## Document segment
-*-
Natural History Museum Wildlife Photographer of the Year

by Exhibition

Here are the winners of the Greatest Nature Photography Show on Earth –
Natural History Museum Wildlife Photographer of the Year 2015

Only one month left to see the Wildlife Photographer of the Year 2015 show,held at London’s Natural History Museum. Prepare to be astounded by the remarkable beauty and drama of the images. The acclaimed show celebrates the rich array of life on our planet, reflecting its beauty and highlighting its fragility. After its London premiere, the exhibition embarks on a UK and international tour, to inspire millions of people across the world to appreciate and conserve the natural world.

A panel of international judges have named Canadian amateur photographer Don Gutoski as Wildlife Photographer of the Year 2015 for his image A Tale of ​T​wo ​F​oxes. Beating more than 42,000 entries from over 96 countries, Don’s image takes center stage among the many exceptional entries in this annual exhibition. Taken in the frozen tundra of northern Canada, this beautiful and haunting image of a red fox devouring its northern cousin, is also a graphic story of climate change. Kathy Moran – Jury member and National Geographic magazine’s senior editor for natural history projects – says, “The immediate impact of this photograph is that it appears as if the red fox is slipping out of its winter coat. What might simply be a straightforward interaction between predator and prey struck the jury as a stark example of climate change, with red foxes encroaching on Arctic fox territory. This image works on multiple levels: it is graphic, it captures behaviour and it is one of the strongest single storytelling photographs I have seen.”

View the outstanding winning images of this unique and prestigious nature photography exhibition here on GDC Interiors Journal.

Main Image: A Whale of a Mouthful, © Michael AW / Wildlife Photographer of the Year 2015. Wildlife Photographer of the Year is developed and produced by the Natural History Museum, London.

A Tale Of Two Foxes, Don Gutoski

Wildlife Photographer of the Year

It’s a frozen moment revealing a surprising behaviour, witnessed in Wapusk National Park, on Hudson Bay, Canada, in early winter. Red foxes don’t actively hunt Arctic foxes, but where the ranges of two predators overlap, there can be conflict. In this case, it led to a deadly attack. Though the light was poor, the snow-covered tundra provided the backdrop for the moment that the red fox paused with the smaller fox in its mouth in a grim pose.

Jury member and National Geographic magazine’s senior editor for natural history projects, Kathy Moran says, “The immediate impact of this photograph is that it appears as if the red fox is slipping out of its winter coat. What might simply be a straightforward interaction between predator and prey struck the jury as a stark example of climate change, with red foxes encroaching on Arctic fox territory. This image works on multiple levels: it is graphic, it captures behaviour and it is one of the strongest single storytelling photographs I have seen.”
-*-
## Data provided
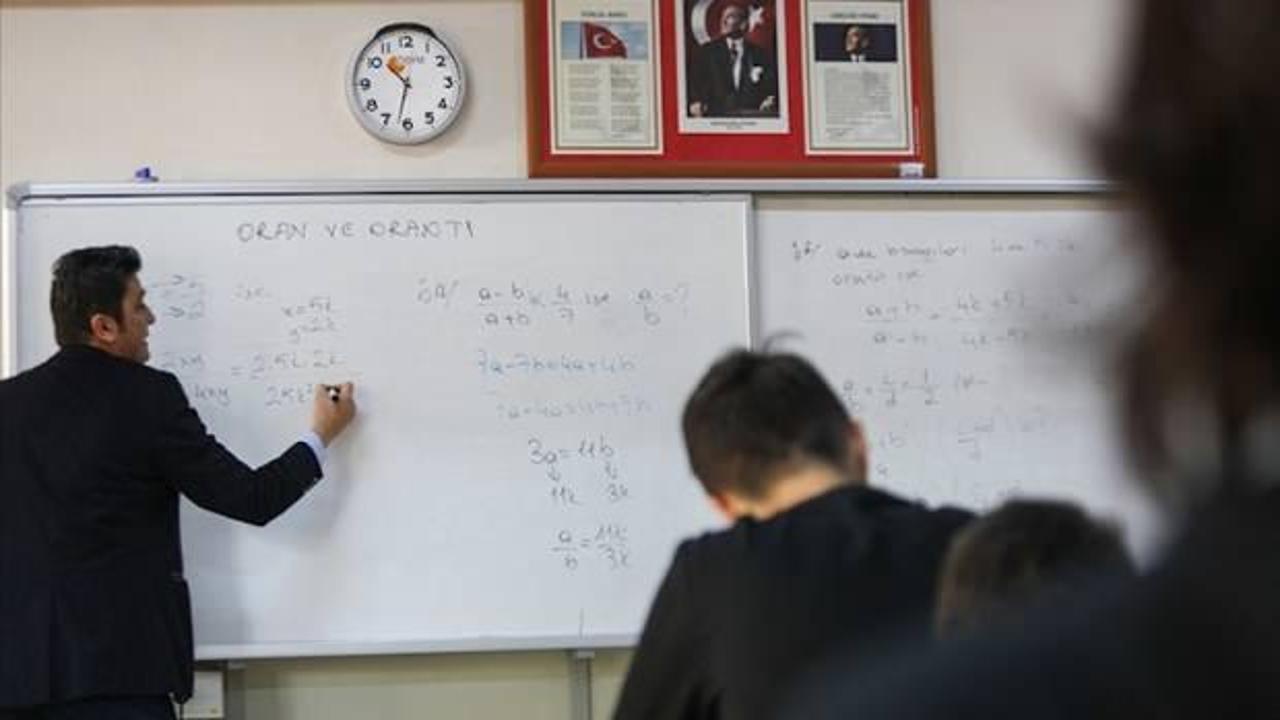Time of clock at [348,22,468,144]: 10:32
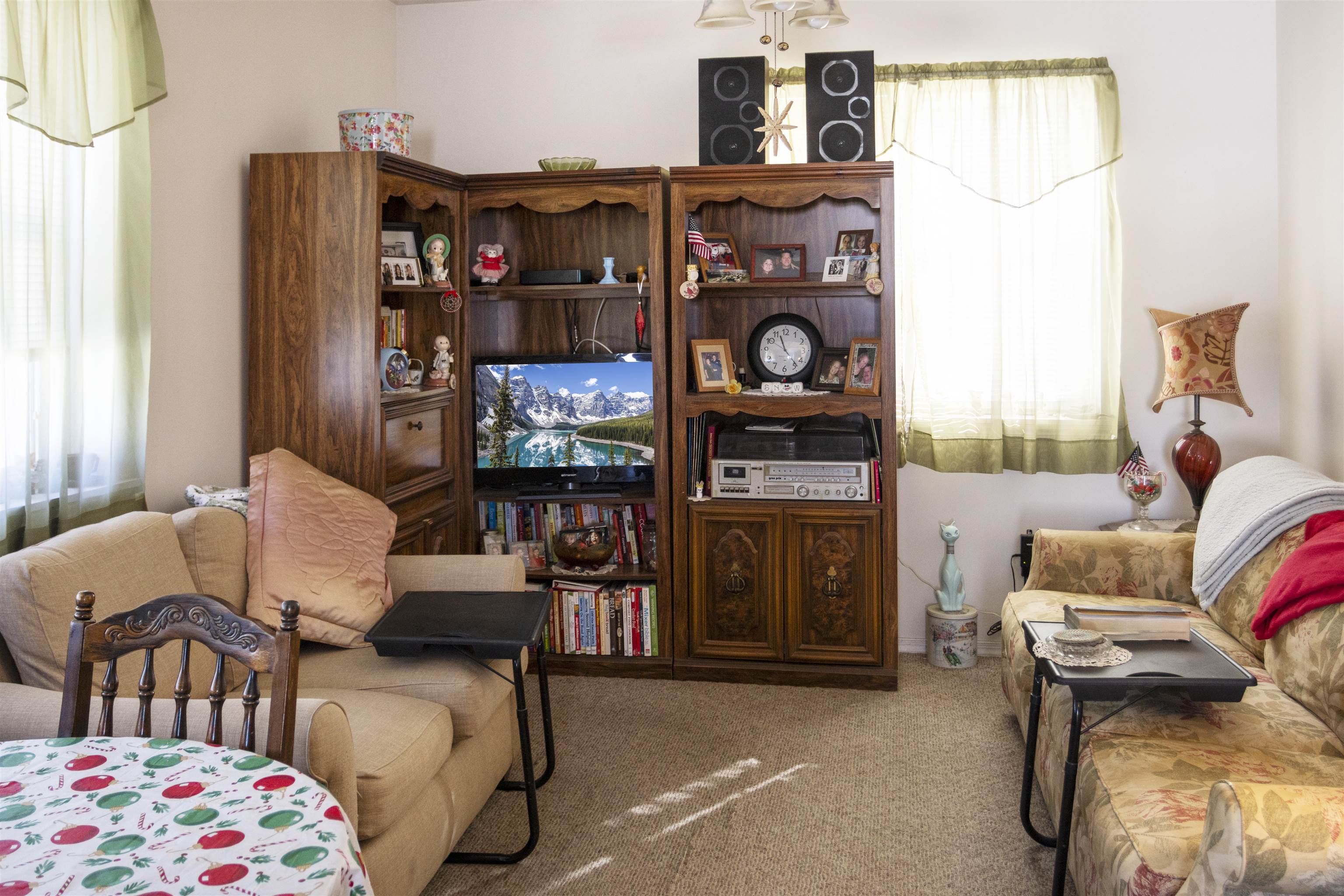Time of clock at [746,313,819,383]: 11:23
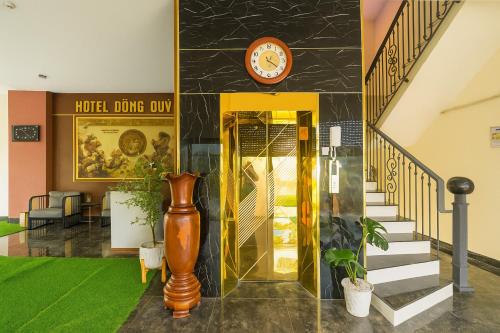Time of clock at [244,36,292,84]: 4:21
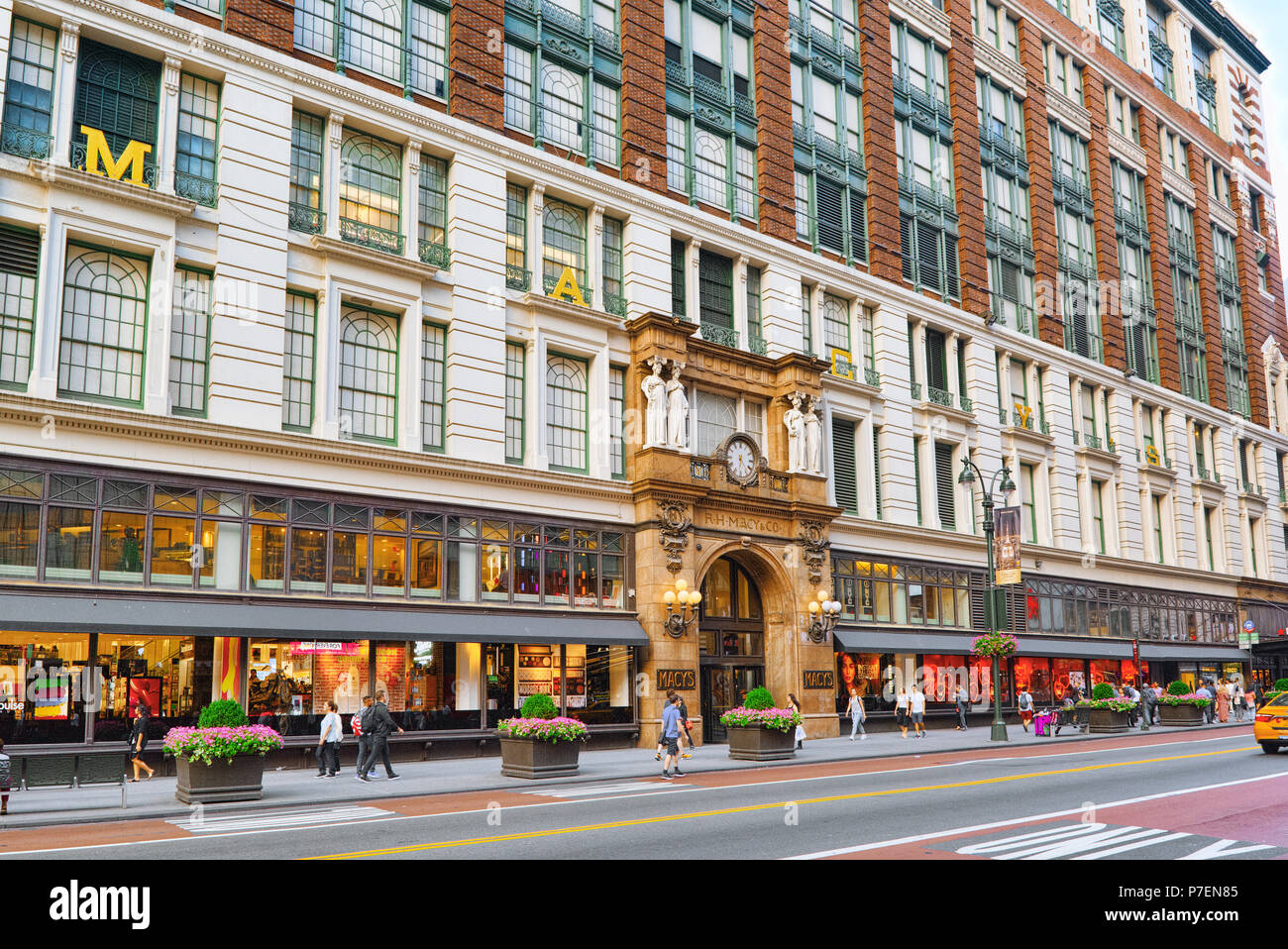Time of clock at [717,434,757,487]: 6:23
-*-
Reproduce verbatim the portion of the article on the Wildlife Photographer of the Year 2015 exhibition that runs from "It’s a frozen" up to and including "a grim pose.".

It’s a frozen moment revealing a surprising behaviour, witnessed in Wapusk National Park, on Hudson Bay, Canada, in early winter. Red foxes don’t actively hunt Arctic foxes, but where the ranges of two predators overlap, there can be conflict. In this case, it led to a deadly attack. Though the light was poor, the snow-covered tundra provided the backdrop for the moment that the red fox paused with the smaller fox in its mouth in a grim pose.